--- Begin Document excerpt ---
# Photoelectric Effect Question (1 Viewer)

#### Alchemist K

##### IOI
Can someone please explain why increasing the frequency of the incident light (assuming it is above the threshold frequency) does not increase the photocurrent?

#### jake2.0

##### . . .
because the frequency of the light determines the energy of each photon, while the intensity of the light determines the number of photons emitted. the photocurrent is basically the number of electrons being liberated, and this is dependent on the intensity not the frequency.

#### Alchemist K

##### IOI
So photocurrent does not refer to the amount of charge passing a certain point in the circuit per unit of time? I thought photocurrent was simply the current resulting form the photoelectric effect, and wasn't anything THAT special.

So my problem arises when you give electrons more kinetic energy and thus they have a higher speed.. doesn't this then mean more will pass a given point per unit of time.. and hence you have a higher photocurrent.

#### menty

##### Member
OK my *theory* is this

Frequency does not affect the photocurrent.
Itll emit a photocurrent if KE > work function (so its like a SWITCH)
Because its quantum theory, say the metal can only absorb 1 quanta. If you give it 3 quanta, or 4 quanta, or 100 quanta (thats freq...) , it will only absorb a max of one and reject the others. If u give it 0.5, nothing wil happen.

Now. Im not sure myself about my logic, becasue according to jacaranda pg 215, dotpoint 5. it says "If the energy of the photon is geater than the work fucntion, the additional energy above th work fucntion WILL PROVIDE KE OF THE PHOTOELECTRON" My logic says that energy above the work function is REJECTED.

#### jake2.0

##### . . .
--- End Document excerpt ---
--- Begin Excerpted data ---
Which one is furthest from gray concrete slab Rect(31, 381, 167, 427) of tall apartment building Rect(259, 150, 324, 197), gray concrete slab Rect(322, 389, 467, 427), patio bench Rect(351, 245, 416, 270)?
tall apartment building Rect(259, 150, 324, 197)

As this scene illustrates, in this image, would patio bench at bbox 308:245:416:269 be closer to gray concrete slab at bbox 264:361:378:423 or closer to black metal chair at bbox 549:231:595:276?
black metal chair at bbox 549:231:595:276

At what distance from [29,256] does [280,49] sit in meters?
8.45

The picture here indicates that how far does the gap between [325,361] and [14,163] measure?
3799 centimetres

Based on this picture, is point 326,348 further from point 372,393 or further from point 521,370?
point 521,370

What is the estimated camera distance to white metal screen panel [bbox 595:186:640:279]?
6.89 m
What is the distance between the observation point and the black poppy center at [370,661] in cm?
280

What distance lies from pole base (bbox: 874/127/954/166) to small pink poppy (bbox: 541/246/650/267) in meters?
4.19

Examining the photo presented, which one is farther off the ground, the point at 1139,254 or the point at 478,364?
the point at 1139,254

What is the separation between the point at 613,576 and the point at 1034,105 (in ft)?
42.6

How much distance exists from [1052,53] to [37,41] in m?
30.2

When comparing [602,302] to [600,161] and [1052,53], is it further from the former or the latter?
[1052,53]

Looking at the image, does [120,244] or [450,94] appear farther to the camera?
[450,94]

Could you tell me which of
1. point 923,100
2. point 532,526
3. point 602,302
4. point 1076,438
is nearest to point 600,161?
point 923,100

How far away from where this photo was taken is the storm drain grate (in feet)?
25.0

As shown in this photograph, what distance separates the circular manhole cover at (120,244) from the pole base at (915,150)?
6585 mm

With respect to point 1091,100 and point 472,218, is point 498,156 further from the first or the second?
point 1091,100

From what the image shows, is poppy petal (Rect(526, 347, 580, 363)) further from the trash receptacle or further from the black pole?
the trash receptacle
--- End Excerpted data ---
Brief 1 » Reproduce word for word the passage of the photoelectric effect thread that opens with the words containing "So my problem" and closes with "nothing wil happen.".
Brief 2 » Resume the photoelectric effect thread from the point where it stops.
The records are separate material.

Expected answer 1 »
So my problem arises when you give electrons more kinetic energy and thus they have a higher speed.. doesn't this then mean more will pass a given point per unit of time.. and hence you have a higher photocurrent.

#### menty

##### Member
OK my *theory* is this

Frequency does not affect the photocurrent.
Itll emit a photocurrent if KE > work function (so its like a SWITCH)
Because its quantum theory, say the metal can only absorb 1 quanta. If you give it 3 quanta, or 4 quanta, or 100 quanta (thats freq...) , it will only absorb a max of one and reject the others. If u give it 0.5, nothing wil happen.

Expected answer 2 »
energy above the work function is NOT rejected. that energy becomes thr kinetic energy of the electron, use eintein's photoelectric equation

#### menty

##### Member
Then explain why the current is 0

#### jake2.0

##### . . .
^sorry i dont quite understand what you are asking

#### batigol

##### Giant
Alchemist K said:
So photocurrent does not refer to the amount of charge passing a certain point in the circuit per unit of time? I thought photocurrent was simply the current resulting form the photoelectric effect, and wasn't anything THAT special.

So my problem arises when you give electrons more kinetic energy and thus they have a higher speed.. doesn't this then mean more will pass a given point per unit of time.. and hence you have a higher photocurrent.

although u may giv it more KE, and so they will travel faster, but theres not many electrons 'passin a point per unit time'. the number of electron then, is dependent upon the intensity as explained by einstein. so similarly, if u hav a bigger intensity but lower frequency (providede its >f0) the current magnitude is somewhat similar to what i said in the 1st place.

#### Captain Gh3y

##### Rhinorhondothackasaurus
Alchemist K said:
Can someone please explain why increasing the frequency of the incident light (assuming it is above the threshold frequency) does not increase the photocurrent?
Increasing the frequency gives photons greater energy, according to E = hƒ. Now, if the frequency is such that the energy of the photon is greater than the work function of the material, an electron will be ejected by each photon absorbed.

If the frequency is increased beyond this cutoff frequency, Ek = hƒ - ø, where ø is the work function. So each electron ejected just has more kinetic energy as it comes out.

Photocurrent, as the name implies, is current, I, measured in amps, which is a measure of how much charge flowing past a fixed point. You are actually RIGHT in saying that photocurrent is just current due to the photoelectric effect.

It's just that the amount of kinetic energy an electron has doesn't affect the amount of 'current' it's worth (i'm not phrasing this very well).

Current is increased by having more electrons flowing past a certain point, and the way to get more electrons, is to have more photons, ie. greater intensity. It doesn't matter whether these photons are just at the cuttoff frequency, or if they're super high energy gamma rays, if they have enough energy to eject electrons, the photocurrent resulting will be proportional to the INTENSITY of the photons.

SImilarly, if the photons don't have enough energy (ie. frequency is too low), all the intensity in the world won't make electrons come out.

(This is off the top of my head and it's midnight, so...)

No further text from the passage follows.